— start of SOURCE DATA —
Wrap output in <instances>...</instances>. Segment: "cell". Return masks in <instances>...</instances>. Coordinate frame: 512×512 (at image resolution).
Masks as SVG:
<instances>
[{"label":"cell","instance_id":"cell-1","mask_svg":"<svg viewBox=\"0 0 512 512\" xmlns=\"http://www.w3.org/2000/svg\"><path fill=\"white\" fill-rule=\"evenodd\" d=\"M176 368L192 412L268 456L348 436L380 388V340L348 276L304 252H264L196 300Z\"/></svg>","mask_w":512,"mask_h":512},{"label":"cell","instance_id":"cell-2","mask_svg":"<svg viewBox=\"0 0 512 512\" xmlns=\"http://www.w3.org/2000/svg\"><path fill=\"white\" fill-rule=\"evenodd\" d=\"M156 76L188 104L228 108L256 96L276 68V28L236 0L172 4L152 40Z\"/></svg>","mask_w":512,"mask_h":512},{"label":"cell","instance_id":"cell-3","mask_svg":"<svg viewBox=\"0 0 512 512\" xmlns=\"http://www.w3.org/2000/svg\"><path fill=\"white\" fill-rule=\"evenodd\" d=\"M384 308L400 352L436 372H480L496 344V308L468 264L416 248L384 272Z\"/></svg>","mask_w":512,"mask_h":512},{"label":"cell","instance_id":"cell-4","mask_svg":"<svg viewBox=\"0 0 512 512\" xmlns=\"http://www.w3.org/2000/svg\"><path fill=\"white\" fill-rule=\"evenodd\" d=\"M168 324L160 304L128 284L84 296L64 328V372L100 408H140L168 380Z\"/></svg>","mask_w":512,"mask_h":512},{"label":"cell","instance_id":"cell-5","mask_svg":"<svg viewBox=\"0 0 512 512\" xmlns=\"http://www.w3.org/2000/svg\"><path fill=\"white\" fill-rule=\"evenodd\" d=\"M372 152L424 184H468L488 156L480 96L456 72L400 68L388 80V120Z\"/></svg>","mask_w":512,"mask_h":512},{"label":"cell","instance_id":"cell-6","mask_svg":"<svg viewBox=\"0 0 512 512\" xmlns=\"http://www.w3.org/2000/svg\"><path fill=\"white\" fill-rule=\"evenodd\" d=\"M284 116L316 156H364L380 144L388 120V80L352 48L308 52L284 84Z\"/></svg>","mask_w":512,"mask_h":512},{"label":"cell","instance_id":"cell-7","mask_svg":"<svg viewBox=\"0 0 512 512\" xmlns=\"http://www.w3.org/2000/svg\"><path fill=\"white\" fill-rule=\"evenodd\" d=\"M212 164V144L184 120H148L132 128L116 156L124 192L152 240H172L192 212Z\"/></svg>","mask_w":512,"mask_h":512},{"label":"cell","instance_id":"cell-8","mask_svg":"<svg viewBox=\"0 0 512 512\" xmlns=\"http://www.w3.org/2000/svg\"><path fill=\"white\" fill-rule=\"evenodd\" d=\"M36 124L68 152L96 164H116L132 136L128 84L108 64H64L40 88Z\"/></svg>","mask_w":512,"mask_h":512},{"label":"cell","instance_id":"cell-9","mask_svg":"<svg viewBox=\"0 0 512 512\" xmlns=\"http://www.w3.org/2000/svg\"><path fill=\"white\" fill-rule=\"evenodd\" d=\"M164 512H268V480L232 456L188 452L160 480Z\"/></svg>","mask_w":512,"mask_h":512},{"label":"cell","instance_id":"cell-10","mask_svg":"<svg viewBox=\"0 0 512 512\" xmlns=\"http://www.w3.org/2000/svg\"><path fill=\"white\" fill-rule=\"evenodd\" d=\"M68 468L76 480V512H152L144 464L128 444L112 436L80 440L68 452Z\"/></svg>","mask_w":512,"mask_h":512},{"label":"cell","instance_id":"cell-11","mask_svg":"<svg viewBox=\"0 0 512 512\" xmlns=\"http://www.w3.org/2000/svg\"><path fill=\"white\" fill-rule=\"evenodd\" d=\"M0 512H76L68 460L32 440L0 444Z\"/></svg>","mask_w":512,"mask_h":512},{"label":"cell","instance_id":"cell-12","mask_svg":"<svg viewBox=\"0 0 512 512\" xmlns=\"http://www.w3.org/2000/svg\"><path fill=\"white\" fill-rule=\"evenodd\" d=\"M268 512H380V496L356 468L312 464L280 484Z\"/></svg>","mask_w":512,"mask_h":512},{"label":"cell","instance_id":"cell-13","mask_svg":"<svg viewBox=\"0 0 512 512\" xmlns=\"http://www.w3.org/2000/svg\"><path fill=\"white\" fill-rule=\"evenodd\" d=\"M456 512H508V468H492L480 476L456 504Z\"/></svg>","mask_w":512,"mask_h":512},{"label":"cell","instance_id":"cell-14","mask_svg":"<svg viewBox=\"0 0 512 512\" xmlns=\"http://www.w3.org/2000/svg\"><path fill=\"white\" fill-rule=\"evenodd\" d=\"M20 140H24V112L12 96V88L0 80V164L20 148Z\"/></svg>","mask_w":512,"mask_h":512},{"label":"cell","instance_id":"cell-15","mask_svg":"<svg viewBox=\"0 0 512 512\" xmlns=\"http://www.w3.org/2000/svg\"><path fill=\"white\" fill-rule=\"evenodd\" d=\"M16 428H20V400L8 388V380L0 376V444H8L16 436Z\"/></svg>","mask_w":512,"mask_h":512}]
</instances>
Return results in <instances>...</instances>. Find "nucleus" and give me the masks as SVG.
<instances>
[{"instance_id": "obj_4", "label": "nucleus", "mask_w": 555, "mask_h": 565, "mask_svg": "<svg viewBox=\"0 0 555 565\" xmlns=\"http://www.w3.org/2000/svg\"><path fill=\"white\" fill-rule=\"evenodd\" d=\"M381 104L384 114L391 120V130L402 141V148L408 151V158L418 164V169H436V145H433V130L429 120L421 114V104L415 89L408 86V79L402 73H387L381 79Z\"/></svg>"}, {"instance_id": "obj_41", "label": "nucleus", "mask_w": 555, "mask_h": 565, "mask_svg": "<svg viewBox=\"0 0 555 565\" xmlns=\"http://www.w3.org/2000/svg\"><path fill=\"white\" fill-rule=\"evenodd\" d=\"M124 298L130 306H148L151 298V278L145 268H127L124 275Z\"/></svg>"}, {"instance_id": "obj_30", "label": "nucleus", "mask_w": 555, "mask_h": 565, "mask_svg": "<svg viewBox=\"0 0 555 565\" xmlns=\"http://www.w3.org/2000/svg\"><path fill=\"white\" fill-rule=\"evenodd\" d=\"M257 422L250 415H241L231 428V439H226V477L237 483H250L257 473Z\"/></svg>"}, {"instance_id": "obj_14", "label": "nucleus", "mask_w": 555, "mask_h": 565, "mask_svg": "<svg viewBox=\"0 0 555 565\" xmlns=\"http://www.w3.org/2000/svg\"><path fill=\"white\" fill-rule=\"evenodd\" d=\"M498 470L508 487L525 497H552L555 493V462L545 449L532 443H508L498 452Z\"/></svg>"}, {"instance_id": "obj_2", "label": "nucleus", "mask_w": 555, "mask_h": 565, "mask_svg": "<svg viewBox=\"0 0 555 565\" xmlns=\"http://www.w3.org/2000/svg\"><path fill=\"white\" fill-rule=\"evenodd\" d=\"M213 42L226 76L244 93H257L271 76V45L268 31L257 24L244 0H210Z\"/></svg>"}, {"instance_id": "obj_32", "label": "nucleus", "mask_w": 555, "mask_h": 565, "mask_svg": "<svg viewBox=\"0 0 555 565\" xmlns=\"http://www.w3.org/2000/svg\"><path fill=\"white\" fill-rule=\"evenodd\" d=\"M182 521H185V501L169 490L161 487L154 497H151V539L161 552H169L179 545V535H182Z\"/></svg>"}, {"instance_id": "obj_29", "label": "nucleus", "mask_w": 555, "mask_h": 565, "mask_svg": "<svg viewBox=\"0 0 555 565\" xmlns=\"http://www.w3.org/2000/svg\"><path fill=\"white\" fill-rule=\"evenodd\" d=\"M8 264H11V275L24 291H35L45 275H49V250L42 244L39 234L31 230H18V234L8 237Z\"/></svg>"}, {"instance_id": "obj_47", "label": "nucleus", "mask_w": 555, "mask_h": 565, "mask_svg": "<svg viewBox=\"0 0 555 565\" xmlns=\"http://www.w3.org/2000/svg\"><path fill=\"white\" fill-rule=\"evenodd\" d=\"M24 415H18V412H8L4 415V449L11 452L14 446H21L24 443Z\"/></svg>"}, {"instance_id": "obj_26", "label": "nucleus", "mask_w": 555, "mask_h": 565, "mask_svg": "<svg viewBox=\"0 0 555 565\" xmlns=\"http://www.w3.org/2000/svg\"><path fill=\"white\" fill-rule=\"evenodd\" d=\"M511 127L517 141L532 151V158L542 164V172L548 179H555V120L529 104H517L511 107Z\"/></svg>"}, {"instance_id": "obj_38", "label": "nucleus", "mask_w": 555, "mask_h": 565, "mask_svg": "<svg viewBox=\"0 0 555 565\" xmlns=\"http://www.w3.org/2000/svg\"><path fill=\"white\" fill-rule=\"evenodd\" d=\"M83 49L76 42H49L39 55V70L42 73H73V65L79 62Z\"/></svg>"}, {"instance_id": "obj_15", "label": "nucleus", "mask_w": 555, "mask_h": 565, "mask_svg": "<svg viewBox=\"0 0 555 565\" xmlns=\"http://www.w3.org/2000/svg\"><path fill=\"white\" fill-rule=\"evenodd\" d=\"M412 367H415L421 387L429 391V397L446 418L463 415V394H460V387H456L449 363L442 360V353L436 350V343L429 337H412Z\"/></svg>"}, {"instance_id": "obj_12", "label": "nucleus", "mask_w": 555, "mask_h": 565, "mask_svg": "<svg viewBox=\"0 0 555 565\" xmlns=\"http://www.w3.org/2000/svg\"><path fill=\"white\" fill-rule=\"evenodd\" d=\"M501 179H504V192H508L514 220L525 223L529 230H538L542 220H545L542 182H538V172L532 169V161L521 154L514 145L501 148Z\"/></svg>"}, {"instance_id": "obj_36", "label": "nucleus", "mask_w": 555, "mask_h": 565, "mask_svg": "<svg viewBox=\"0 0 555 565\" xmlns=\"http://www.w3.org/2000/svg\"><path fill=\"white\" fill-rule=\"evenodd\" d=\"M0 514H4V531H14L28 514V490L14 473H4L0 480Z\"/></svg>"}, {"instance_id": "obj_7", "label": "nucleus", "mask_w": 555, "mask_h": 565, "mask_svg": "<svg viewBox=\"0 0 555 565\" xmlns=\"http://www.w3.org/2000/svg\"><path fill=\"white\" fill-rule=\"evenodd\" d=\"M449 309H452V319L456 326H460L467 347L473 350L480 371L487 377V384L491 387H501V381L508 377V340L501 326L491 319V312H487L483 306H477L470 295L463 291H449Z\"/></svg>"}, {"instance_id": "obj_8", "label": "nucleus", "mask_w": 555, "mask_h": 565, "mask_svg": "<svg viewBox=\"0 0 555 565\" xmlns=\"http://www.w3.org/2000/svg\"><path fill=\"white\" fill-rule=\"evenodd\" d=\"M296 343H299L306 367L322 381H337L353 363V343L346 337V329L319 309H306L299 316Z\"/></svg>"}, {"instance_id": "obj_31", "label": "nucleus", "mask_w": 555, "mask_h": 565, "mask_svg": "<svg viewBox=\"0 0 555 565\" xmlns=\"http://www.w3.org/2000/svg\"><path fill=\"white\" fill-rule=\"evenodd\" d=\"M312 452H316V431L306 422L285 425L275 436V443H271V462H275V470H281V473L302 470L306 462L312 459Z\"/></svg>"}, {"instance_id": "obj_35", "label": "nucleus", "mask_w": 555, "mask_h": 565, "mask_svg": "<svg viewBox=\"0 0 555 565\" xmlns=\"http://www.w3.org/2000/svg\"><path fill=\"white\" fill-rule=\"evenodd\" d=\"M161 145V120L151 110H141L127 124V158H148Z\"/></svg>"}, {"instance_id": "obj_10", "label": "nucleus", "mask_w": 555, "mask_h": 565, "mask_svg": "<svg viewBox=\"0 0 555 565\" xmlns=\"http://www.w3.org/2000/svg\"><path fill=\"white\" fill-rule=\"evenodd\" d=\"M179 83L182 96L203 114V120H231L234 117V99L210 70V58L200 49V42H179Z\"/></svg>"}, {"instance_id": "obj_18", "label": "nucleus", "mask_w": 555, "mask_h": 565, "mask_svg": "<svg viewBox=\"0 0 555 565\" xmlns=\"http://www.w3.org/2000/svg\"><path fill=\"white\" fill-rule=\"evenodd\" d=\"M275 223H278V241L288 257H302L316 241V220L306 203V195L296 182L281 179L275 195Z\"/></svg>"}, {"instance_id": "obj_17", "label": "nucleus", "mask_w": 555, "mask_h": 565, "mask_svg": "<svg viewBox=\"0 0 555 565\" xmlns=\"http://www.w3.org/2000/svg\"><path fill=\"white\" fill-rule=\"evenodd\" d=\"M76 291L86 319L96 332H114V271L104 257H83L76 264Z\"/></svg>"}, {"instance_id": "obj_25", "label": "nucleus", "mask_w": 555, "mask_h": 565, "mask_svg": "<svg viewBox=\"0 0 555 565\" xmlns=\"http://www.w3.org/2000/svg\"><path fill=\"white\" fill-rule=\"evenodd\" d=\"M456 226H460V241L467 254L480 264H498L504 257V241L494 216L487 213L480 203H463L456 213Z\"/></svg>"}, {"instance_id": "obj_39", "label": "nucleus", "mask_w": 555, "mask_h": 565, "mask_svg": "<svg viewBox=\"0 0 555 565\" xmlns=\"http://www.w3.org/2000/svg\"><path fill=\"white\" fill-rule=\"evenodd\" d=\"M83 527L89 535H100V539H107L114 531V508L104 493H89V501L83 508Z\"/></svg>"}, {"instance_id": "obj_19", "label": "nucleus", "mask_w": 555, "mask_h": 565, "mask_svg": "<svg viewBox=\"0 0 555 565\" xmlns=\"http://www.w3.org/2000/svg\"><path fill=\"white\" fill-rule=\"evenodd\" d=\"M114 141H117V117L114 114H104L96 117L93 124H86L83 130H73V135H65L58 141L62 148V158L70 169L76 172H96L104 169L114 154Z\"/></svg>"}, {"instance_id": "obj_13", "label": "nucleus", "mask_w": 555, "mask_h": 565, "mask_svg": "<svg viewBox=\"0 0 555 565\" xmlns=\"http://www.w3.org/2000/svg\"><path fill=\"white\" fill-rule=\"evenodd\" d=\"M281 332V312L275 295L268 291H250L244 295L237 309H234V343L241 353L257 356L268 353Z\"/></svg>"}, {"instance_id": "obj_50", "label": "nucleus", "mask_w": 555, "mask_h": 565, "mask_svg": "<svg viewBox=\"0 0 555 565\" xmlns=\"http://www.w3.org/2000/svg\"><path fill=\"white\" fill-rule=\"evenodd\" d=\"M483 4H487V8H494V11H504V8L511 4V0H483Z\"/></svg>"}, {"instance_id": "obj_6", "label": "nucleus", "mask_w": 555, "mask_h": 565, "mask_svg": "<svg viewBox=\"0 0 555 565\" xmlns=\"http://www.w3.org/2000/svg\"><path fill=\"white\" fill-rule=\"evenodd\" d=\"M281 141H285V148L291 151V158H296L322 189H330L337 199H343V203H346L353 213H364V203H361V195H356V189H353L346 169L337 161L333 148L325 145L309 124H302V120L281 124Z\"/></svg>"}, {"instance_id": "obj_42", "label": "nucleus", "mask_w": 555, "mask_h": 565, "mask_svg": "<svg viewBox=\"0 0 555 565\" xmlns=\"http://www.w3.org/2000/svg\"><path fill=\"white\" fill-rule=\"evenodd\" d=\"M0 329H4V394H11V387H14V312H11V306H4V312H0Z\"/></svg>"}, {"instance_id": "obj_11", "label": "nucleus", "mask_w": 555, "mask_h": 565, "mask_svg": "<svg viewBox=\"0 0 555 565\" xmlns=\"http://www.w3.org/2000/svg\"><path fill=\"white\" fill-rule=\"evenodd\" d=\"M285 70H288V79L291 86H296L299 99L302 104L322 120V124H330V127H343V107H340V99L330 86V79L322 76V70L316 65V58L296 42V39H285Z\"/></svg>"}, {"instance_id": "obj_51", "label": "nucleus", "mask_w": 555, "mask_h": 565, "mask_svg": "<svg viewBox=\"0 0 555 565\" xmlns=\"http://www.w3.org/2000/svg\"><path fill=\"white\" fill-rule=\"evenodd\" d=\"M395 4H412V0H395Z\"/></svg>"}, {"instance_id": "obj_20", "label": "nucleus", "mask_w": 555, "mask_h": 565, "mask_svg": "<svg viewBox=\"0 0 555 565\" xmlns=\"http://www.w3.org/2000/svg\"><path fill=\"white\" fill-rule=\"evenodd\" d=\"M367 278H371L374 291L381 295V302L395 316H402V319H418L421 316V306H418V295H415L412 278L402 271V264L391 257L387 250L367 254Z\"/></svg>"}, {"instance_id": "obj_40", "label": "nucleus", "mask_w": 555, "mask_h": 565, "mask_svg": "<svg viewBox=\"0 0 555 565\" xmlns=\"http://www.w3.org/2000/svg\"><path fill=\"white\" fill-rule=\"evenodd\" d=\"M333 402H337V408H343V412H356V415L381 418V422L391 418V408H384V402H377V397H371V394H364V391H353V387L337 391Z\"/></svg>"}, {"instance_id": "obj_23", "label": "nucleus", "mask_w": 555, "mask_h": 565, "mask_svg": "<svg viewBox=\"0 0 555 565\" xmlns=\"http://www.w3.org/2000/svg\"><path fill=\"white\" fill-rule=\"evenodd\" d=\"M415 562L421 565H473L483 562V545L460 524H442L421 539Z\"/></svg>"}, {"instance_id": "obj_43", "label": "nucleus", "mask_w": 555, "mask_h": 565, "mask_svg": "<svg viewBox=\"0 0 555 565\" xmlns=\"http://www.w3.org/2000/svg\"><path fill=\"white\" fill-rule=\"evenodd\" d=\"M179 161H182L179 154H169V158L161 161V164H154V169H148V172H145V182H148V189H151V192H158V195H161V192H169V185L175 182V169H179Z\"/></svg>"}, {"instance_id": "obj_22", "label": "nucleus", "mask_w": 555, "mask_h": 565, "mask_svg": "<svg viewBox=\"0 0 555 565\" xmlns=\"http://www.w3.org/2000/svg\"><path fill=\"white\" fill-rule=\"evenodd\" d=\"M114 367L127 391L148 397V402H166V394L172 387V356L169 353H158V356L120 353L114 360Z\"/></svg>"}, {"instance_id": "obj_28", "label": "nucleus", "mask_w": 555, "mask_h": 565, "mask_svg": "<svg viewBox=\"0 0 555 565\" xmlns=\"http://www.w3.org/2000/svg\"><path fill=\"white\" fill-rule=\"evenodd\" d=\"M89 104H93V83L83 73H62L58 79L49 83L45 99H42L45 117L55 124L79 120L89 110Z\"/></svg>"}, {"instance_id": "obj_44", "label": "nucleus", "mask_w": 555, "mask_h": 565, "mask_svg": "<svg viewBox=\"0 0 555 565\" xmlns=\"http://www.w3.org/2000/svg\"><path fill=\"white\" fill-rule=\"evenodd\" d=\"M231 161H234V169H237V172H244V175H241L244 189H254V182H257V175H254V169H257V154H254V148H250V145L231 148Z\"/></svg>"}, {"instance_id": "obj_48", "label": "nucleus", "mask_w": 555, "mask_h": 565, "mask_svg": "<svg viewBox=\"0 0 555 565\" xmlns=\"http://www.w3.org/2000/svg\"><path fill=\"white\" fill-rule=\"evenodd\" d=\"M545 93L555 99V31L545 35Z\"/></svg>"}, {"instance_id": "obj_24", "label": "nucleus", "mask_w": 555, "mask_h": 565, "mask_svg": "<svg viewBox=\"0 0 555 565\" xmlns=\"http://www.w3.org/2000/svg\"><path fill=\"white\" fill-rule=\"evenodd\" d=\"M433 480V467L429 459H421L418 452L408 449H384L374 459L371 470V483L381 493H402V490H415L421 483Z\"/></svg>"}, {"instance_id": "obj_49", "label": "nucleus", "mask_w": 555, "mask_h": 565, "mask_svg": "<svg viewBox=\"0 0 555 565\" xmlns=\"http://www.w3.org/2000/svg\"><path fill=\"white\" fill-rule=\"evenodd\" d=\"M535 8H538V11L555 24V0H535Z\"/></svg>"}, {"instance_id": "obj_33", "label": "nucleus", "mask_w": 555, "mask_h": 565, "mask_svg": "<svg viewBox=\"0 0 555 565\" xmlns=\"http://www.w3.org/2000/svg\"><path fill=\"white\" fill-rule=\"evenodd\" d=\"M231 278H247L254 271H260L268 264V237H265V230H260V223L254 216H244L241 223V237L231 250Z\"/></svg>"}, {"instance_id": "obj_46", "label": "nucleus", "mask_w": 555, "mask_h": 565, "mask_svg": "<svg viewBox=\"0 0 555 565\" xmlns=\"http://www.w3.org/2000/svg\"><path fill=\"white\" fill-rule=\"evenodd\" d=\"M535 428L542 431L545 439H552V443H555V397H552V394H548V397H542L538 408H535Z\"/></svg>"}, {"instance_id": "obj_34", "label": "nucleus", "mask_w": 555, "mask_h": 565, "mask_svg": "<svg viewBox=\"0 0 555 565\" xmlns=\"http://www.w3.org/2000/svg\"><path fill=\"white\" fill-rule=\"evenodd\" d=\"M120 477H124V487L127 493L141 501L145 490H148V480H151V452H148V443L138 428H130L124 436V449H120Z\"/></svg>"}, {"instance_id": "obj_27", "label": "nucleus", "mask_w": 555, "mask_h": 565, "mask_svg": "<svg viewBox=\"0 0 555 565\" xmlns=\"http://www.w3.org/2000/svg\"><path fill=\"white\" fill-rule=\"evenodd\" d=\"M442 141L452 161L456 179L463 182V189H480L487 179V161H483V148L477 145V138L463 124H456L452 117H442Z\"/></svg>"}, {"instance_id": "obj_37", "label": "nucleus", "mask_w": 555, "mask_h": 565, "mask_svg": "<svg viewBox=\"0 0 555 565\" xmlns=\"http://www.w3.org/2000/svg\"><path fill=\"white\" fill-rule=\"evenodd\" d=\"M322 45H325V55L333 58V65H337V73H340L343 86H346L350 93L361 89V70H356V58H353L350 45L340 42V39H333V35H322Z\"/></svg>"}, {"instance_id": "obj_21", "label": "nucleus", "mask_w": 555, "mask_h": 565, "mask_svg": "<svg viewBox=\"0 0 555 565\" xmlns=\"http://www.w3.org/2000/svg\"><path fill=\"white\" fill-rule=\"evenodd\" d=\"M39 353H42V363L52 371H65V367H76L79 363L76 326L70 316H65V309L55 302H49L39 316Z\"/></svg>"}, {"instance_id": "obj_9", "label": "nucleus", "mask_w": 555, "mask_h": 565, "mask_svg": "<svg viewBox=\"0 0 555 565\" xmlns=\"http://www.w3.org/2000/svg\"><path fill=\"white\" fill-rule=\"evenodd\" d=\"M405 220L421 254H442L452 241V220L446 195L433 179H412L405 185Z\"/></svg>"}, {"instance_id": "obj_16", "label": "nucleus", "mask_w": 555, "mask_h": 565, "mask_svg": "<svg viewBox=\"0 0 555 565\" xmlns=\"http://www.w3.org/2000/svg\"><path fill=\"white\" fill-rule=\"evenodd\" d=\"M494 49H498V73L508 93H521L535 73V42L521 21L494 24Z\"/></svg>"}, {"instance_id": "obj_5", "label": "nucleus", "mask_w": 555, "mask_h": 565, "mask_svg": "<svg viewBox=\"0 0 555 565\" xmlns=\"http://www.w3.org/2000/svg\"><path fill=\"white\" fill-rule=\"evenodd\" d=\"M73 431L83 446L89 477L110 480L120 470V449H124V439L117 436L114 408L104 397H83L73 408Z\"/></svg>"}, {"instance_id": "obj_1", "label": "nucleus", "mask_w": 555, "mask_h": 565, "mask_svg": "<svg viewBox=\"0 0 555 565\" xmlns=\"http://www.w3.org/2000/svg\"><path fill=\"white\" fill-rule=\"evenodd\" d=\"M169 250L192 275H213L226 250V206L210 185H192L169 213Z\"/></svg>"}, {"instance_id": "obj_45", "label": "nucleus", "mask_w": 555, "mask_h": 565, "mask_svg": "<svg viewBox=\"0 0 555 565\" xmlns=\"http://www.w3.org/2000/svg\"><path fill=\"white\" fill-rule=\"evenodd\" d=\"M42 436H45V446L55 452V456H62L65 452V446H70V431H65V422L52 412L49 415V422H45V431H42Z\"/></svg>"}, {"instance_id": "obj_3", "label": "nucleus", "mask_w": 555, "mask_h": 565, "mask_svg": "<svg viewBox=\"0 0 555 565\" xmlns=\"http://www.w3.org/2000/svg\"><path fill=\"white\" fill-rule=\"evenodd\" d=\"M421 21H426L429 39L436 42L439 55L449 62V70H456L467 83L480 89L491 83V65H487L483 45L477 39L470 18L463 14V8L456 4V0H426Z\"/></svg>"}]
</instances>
— end of SOURCE DATA —
**WRITTEN TASK**: Pull out each line in the entries above that contains the word "Return", and copy those lines in full.

**SOLUTION BELOW**:
Wrap output in <instances>...</instances>. Segment: "cell". Return masks in <instances>...</instances>. Coordinate frame: 512×512 (at image resolution).
Return results in <instances>...</instances>. Find "nucleus" and give me the masks as SVG.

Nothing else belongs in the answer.